When a survey in the US was conducted to assess the emotional health of teachers during Covid-19, responses from over 5,000 teachers underlined the same emotions I have been experiencing: “frustrated, overwhelmed, stressed, tired, and happy”. Yes, these are the words I will use to describe my exhaustion right now. Teachers have been constantly working from home and delivering lessons to keep their students engaged. It is a pity that many schools have let their staff go as they were not able to retain them. To make matters worse, the salary that teachers earn is not commensurate with their working hours. One of the most common grievances is that teachers need to complete notebook/online corrections, assessment papers, lesson planning in their own personal time, cutting back on their own family time. Besides, one must now answer emails constantly and be available to students all round the clock.

However, we must take a step back and reassess the situation that we are grappling with. This is the time for some self-introspection and to redefine the roles of the three most important stakeholders in the business of education – the student, the parent, and the teacher.

To conclude, I will leave you with a question – have things changed for the better or for worse? That, only time itself can reveal; but it is essential to reflect from the perspective of the teacher who is most often overlooked, but whose social and emotional well-being is as important as the students’; because you cannot ‘pour from an empty cup’. As far as the education industry is concerned, I think Oprah Winfrey sums it up beautifully in her quote, “One of the hardest things in life to learn are which bridges to cross and which bridges to burn.” I hope we, as Covid-19 survivors, can discern which bridges to cross and which bridges to burn.

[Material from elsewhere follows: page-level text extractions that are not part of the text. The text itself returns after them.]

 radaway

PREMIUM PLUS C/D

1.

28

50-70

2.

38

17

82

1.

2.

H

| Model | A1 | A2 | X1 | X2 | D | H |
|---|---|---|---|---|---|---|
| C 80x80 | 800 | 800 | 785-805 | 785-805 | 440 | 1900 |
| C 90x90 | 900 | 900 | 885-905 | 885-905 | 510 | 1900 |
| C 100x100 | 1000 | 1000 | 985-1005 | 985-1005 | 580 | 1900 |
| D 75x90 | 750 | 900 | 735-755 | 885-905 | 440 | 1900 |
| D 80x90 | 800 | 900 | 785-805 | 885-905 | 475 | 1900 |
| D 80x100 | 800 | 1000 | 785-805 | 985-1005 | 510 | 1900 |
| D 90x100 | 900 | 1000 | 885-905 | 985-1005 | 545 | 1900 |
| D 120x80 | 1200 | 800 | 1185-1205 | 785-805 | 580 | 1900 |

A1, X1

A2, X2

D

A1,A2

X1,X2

Anvita Zutshi is an experienced language teacher, author, TEDx Youth organizer, teacher-trainer, and above all, a passionate educationist. Anvita began her professional life as a classroom teacher in one of the highly reputed schools in India. Her fascination with how students construct their understanding and her interest in the way questions and big ideas could drive curriculum led to an exploration of integrative and inquiry-based methodologies. This passion has become a career-long focus for teaching and writing. The methodologies in which Anvita specializes are now central to curriculum framework and assessment strategies, including the International Baccalaureate. Having facilitated many workshops for young teachers, enabling them to develop curriculum and programs effectively, and improve their teaching and pedagogical practices, she believes that continued involvement in classroom teaching is critical to further success and understanding; and her personal approach is refreshingly practical, inclusive and always connected to the real work of teaching.